▶ _What you should do_
Continue the forum thread about the index-linked bond's coupon ratio from the point where it stops.

━━ Given text ━━

In this question can u explain gow we get 206/200 The issue date is 15 may while the indices are given for sept 06 and march 07 How do we use them? Please someone explain
The bond is issued in 5/07 and the first coupon is 11/07. the coupon is increased by an index that has a time lag of 8 months. So the date of the lagged index for the bond issue is 9/06. The date of the lagged index for the first coupon is 3/07. This lagged index increases from 200 to 206. hence the coupon is increased by 206/200.
How are the coupons from 11/07? Its half yearly..so that means June and Dec.. Oh wait! When they say half yearly we consider the year to begin from the date of issue or purchase? Or the half year of a calender year?
solution in YEARLY format rather than half yearly *URGENT* can somebody please write down the solution of (i)a in Yearly format.I am not able to digest half yearly format. you can solve it in a page and Post a PICTURE of it too. please its very urgent Thank you.

━━━
━━ Collected data ━━

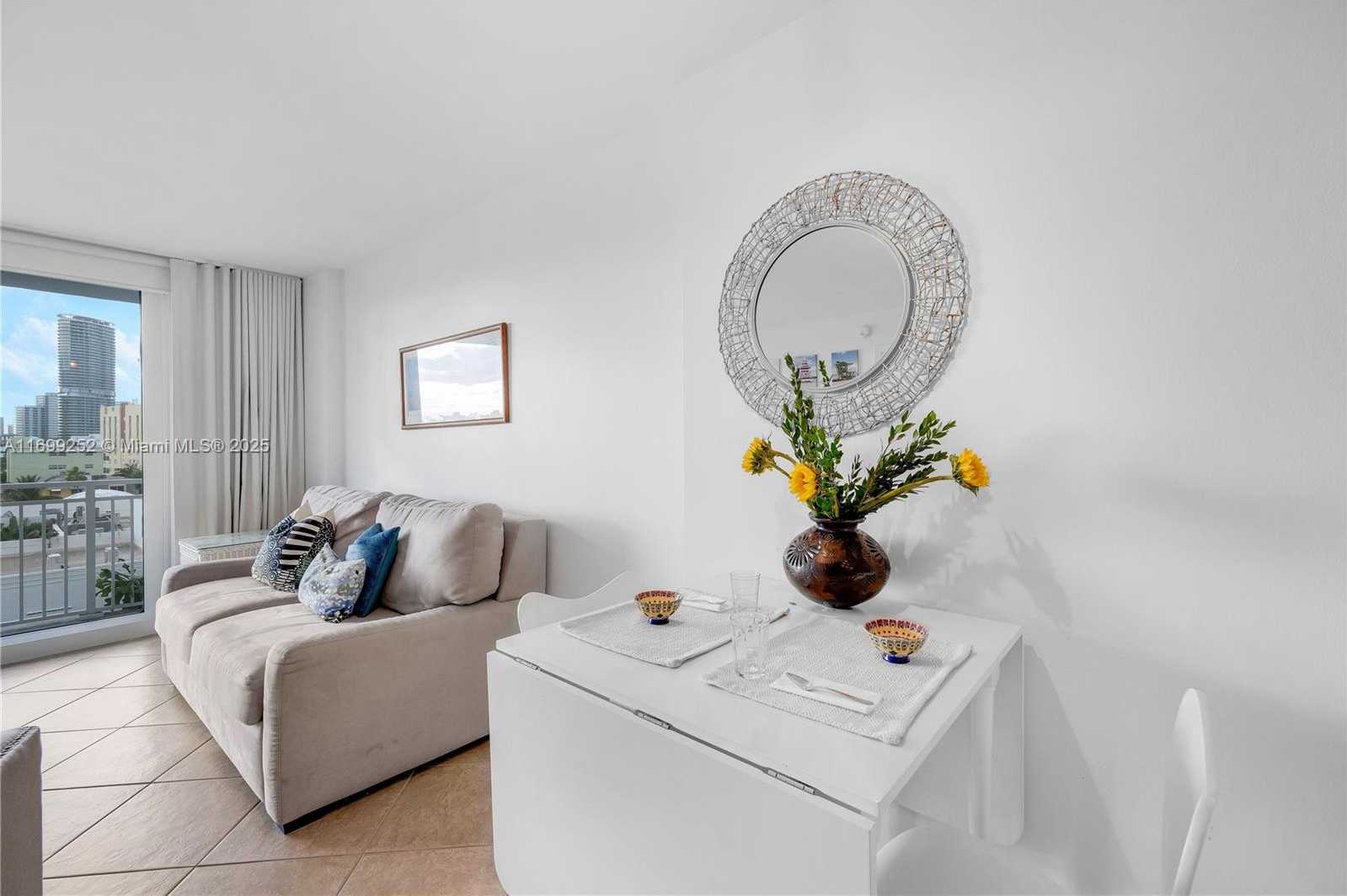 Small Image of 345 OCEAN DR #703, Miami Beach Number 4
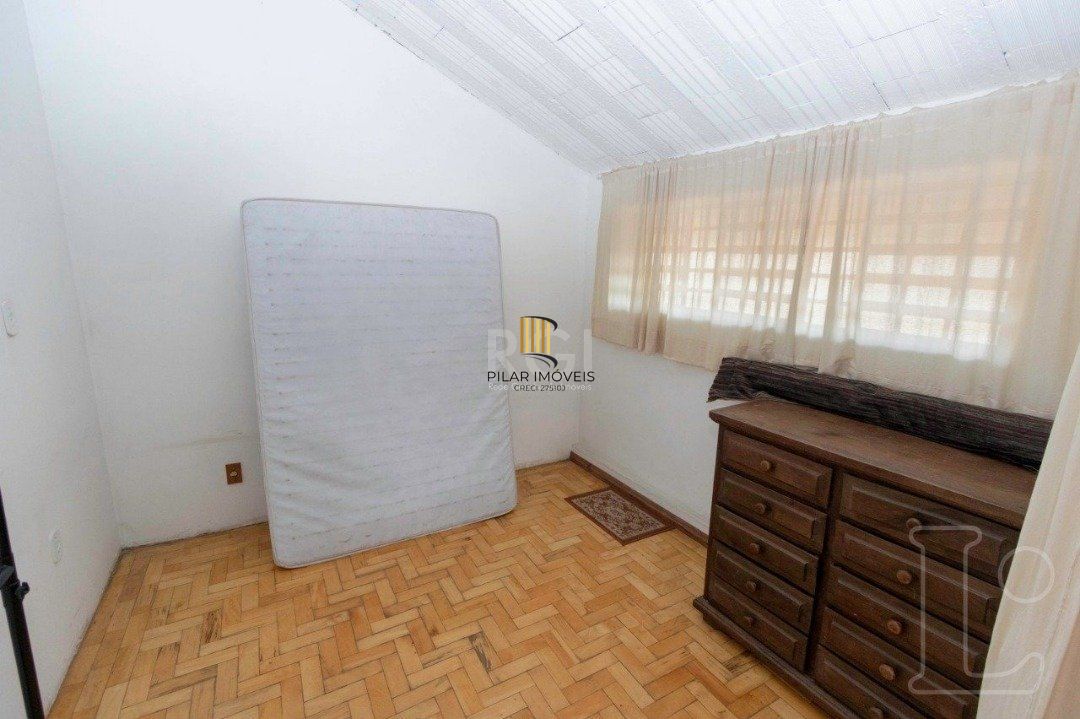 Casa para Venda - 349m², 4 dormitórios, sendo 1 suites, 3 vagas - Tristeza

━━━

▶ _Result of this exercise_
You'd just half the powers. So: \( 2* \left[ \frac{206}{200} v^{½} + \frac{206*1.07^½}{200} v + ...+ \frac{206*1.07^{14½}}{200} v^{15} \right] \) \( + 100*\frac{206}{200} *1.07^{14½} v^{15}\)
what about the "2", wouldn't it become 4 and can u please explain me how did 1.07^{1/2} came. in question its given price index increase CONTINUOUSLY at a rate of 7% so shouldn't it become e^{0.07*t} Thank you.
No, as each coupon payment is still 2. I think the continuous here is referring to the fact that whenever they occur.